Y si bien es cierto que la Corte se pronunció en el caso concreto sobre la
validez de una autoamnistía, también lo es que, al haber analizado dicha
legislación por sus efectos y no por su origen, de su doctrina se desprende, en
forma implícita, que la prohibición rige tanto para el caso de que su fuente
fuera el propio gobierno que cometió las violaciones o el gobierno democrático
restablecido (cf. caso Barrios Altos, Chumbipuma Aguirre y otros vs. Perú,
Sentencia de 14 de Marzo de 2001 e Interpretación de la Sentencia de Fondo,
Art. 67 de la CADH, del 3 de Septiembre de 2001). En sus propias palabras:
“Esta Corte considera que son inadmisibles las
disposiciones de amnistía, las disposiciones de prescripción y el
establecimiento de excluyentes de responsabilidad que pretendan impedir la
investigación y sanción de los responsables de las violaciones graves de los
derechos humanos tales como la tortura, las ejecuciones sumarias, extralegales o
arbitrarias y las desapariciones forzadas, todas ellas prohibidas por
contravenir derechos inderogables reconocidos por el Derecho Internacional de
los Derechos Humanos” (párr. 41).
“…a la luz de las obligaciones generales consagradas en
los artículos 1.1 y 2 de la Convención Americana, los Estados Partes tienen el
deber de tomar las providencias de toda índole para que nadie sea sustraído de
la protección judicial y del ejercicio del derecho a un recurso sencillo y
eficaz, en los términos de los artículos 8 y 25 de la Convención. Es por ello
que los Estados Partes en la Convención que adopten leyes que tengan este
efecto, como lo son las leyes de autoamnistía, incurren en una violación de
los artículos 8 y 25 en concordancia con los artículos 1.1 y 2 de la Convención.

PLANTEAMIENTO 1: Según el fragmento, ¿qué artículos de la Convención violan los Estados Partes que adoptan leyes de autoamnistía?
El fragmento y las filas no guardan ninguna relación entre sí.

DATOS DEL EJERCICIO:
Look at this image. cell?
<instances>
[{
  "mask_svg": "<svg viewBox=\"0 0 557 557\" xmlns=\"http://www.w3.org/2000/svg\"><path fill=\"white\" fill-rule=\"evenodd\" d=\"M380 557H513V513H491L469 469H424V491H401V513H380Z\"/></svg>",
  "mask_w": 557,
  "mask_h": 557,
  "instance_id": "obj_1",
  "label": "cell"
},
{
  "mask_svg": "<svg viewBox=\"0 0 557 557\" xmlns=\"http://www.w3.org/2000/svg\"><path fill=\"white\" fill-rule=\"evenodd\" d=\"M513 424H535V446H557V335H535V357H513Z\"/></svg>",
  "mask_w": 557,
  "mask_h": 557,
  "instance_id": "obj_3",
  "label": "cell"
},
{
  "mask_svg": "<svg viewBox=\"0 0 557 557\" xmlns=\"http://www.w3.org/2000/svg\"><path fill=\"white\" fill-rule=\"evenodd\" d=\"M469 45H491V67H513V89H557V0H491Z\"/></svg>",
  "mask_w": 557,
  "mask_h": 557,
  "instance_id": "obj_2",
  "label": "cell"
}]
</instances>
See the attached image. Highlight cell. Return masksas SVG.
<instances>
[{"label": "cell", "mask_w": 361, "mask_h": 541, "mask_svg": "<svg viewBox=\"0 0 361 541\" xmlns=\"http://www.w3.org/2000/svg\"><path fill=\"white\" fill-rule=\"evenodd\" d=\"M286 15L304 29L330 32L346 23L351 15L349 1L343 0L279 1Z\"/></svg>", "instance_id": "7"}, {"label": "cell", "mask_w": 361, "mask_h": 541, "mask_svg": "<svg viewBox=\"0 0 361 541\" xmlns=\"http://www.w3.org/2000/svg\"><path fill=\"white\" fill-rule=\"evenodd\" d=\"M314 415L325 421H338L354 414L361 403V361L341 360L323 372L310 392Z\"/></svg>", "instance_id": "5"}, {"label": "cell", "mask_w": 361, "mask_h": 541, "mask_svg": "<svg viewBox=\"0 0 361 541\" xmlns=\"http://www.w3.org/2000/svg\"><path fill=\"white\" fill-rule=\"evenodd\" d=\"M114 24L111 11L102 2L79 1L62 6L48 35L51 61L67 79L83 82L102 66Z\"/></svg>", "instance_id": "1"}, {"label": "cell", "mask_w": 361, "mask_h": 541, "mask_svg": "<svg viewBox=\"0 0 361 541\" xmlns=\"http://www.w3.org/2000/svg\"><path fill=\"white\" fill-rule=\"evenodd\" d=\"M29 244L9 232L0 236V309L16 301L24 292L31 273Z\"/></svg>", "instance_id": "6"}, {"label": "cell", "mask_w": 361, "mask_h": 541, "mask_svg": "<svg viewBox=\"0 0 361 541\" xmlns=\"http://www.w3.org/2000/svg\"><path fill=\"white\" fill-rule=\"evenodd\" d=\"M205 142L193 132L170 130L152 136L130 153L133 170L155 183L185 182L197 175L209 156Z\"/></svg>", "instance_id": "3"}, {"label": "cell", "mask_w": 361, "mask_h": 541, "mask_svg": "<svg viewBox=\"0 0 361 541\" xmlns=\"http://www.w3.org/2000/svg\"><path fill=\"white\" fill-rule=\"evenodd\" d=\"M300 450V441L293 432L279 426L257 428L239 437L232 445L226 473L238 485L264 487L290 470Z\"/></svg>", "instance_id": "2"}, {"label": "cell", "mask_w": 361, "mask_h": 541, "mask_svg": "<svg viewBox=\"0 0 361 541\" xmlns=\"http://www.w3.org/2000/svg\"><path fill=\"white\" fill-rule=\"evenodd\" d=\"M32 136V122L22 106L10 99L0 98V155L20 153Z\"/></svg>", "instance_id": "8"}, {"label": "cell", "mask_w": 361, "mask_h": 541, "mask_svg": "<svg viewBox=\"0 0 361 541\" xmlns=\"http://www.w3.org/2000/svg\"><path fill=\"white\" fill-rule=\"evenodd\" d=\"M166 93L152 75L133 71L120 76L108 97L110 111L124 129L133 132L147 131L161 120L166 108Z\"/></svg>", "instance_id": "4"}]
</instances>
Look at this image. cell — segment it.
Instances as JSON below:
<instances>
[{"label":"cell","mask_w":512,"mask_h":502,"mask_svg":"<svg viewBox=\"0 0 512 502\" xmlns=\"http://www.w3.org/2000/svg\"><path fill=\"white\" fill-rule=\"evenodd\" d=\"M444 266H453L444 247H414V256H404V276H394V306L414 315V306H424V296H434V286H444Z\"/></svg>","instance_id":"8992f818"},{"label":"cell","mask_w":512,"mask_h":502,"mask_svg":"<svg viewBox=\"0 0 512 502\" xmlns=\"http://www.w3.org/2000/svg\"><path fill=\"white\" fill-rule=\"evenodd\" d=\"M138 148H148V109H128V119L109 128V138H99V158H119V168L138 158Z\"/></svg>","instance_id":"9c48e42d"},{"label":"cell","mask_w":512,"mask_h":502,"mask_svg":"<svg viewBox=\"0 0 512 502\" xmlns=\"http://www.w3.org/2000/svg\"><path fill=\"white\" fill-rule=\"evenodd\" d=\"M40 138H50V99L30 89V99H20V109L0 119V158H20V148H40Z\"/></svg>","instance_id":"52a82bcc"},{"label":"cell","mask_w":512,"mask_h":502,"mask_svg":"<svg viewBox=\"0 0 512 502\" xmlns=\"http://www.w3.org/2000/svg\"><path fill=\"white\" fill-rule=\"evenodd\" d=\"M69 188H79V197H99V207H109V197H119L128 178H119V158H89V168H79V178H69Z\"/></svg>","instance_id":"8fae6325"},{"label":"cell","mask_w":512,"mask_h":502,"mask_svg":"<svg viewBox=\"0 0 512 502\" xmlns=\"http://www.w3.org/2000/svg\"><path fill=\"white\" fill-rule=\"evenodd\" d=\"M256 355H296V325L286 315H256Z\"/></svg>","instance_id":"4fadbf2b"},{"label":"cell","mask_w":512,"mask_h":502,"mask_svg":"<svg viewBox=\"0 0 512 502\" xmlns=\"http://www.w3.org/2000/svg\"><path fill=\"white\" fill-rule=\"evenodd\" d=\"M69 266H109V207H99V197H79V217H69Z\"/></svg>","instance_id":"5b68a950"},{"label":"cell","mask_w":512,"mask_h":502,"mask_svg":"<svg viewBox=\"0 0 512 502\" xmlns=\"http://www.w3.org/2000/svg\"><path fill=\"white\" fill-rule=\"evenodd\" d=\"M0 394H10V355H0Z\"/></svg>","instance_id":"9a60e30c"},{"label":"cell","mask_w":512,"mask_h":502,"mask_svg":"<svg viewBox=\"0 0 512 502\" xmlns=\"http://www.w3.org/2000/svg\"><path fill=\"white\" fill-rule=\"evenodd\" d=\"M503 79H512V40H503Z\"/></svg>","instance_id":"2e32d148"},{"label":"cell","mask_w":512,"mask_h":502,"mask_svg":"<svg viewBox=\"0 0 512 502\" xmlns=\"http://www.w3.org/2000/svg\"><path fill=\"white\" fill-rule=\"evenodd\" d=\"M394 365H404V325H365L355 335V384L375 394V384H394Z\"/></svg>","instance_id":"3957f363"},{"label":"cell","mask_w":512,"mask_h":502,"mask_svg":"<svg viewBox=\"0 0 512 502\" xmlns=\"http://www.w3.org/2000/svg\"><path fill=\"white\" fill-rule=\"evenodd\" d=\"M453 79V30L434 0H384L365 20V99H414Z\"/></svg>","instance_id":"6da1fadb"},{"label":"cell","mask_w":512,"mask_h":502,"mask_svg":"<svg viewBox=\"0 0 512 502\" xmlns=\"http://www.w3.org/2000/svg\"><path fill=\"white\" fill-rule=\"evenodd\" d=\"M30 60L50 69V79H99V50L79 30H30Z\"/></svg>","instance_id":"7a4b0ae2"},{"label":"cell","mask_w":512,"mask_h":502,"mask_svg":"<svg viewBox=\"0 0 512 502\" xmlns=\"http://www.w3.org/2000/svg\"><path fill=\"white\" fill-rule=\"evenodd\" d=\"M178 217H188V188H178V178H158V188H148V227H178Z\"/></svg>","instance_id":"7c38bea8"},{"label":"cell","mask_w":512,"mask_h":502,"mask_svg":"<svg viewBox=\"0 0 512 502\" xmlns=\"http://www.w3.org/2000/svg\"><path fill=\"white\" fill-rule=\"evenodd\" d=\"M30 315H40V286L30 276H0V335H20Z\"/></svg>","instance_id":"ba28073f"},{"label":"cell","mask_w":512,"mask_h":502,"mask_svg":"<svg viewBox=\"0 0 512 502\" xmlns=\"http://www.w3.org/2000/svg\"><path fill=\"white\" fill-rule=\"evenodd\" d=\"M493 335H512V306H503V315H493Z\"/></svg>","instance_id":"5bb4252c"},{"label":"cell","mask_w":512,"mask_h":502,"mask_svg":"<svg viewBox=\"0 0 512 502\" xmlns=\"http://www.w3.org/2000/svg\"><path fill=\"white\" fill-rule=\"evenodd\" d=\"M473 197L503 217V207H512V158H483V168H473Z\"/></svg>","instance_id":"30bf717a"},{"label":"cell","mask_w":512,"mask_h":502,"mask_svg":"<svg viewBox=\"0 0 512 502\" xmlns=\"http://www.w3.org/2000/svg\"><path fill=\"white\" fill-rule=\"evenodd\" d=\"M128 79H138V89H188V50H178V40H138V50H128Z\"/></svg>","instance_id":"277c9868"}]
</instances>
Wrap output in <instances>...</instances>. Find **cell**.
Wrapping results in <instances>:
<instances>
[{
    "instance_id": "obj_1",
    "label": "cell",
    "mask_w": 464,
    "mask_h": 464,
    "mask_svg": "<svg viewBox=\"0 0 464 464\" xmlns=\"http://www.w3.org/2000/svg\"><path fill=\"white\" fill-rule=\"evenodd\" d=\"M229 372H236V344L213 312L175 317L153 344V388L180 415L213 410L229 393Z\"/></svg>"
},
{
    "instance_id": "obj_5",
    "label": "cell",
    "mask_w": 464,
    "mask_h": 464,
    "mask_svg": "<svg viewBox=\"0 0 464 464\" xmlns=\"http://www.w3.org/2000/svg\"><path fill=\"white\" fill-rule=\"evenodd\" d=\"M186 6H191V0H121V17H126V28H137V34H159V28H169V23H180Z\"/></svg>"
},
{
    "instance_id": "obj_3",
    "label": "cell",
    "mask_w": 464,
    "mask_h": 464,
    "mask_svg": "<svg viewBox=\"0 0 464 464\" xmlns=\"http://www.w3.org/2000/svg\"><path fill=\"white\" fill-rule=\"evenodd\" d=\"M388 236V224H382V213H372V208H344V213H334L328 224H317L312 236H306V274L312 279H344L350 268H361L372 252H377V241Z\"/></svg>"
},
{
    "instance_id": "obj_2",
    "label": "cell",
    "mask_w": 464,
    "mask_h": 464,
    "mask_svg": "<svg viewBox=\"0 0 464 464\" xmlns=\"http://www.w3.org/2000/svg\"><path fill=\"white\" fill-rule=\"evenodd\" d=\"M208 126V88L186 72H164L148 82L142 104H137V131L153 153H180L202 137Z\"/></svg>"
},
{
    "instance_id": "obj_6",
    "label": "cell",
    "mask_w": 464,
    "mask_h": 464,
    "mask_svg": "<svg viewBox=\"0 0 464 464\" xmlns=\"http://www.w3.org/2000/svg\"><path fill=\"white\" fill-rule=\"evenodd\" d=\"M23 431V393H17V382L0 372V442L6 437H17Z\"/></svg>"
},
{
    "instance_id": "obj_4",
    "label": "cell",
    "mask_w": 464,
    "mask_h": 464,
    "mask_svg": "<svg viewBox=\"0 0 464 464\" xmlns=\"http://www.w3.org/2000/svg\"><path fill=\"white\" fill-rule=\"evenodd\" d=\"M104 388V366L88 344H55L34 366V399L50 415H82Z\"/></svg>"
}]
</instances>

PLANTEAMIENTO 2: Indica cuántas líneas de las filas contienen la palabra "Look". Responde solo con el número.

RESULTADO 1: Violan los artículos 8 y 25, en concordancia con los artículos 1.1 y 2 de la Convención.

RESULTADO 2: 2